The boys hesitated for a minute.
"The next shot 'ull come lower if you don't," warned the man; "come on, no nonsense."
As there seemed to be nothing else to do the boys obeyed. As they drew closer they recognized the fellow.
"Oh, you know me, eh?" he snarled; "well, you'll know me better before we get through. Follow me, now. Pedro, you take the rifle and fall in behind. If they try to escape shoot them down."
Here was a fine situation. They had found the gipsies' camp with a vengeance, but for all the good it was going to do The Wren, unless they could get her away, they might as well not have come. These gloomy reflections sifted through their minds as they paced along, the man with the rifle occasionally prodding them with it just to make them "step lively," as he phrased it.
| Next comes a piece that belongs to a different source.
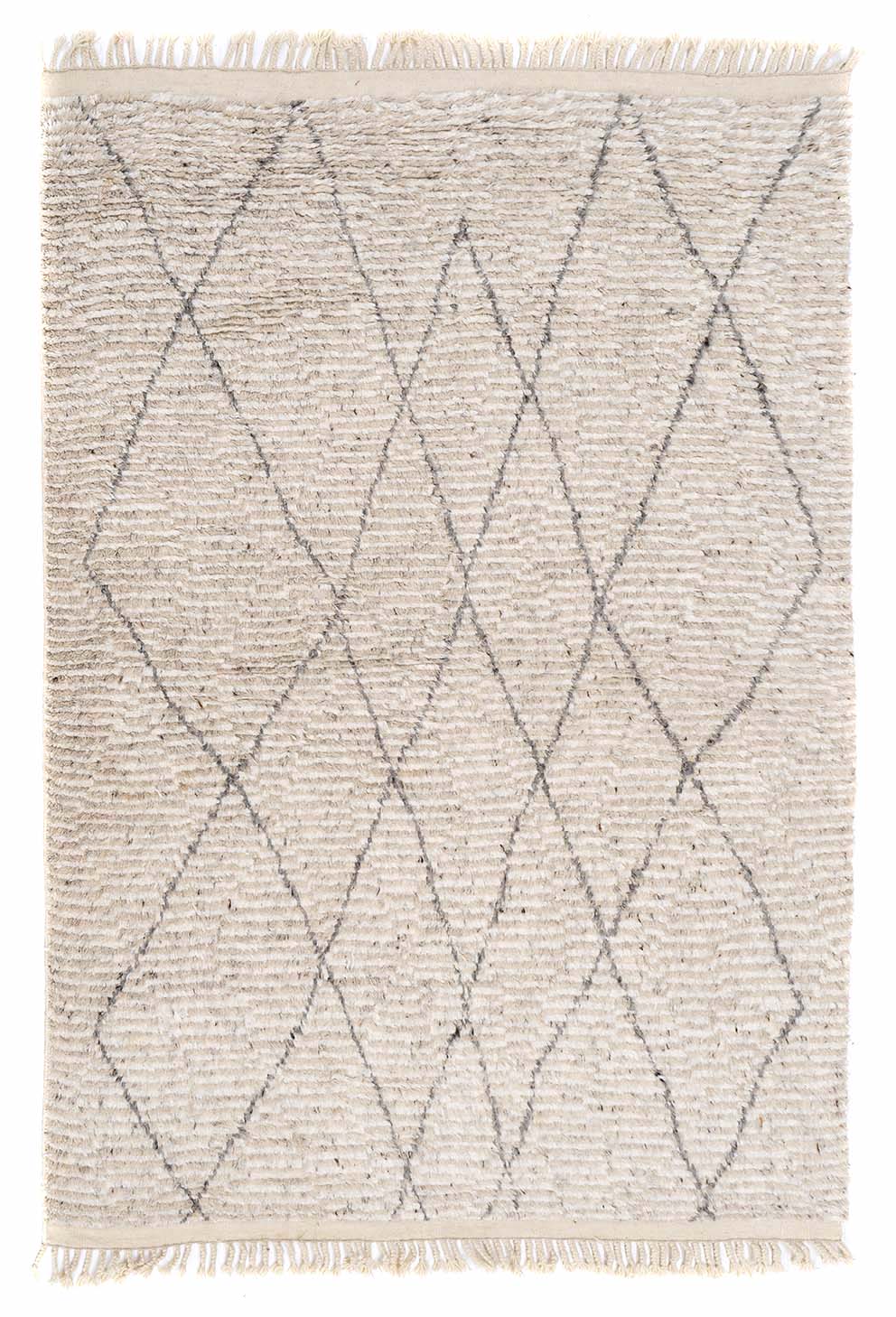 Stylos Hand-Knotted Wool Rug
At length they came to a sort of large open place shaped like a basin, and placed in the middle of this natural island. In this basin were set up several squalid tents, about which the gipsies were squatting.
They set up a yell of surprise as the two boys were brought in.
"Where under the sun did you find them, Beppo?" exclaimed the same woman who had so cruelly ill-treated The Wren the time the boys rescued her.
"Oh, they were just taking a stroll, and happened to stroll in here," said Beppo viciously.
"I guess they won't have a chance to bother us again. They're going to make quite a stay here."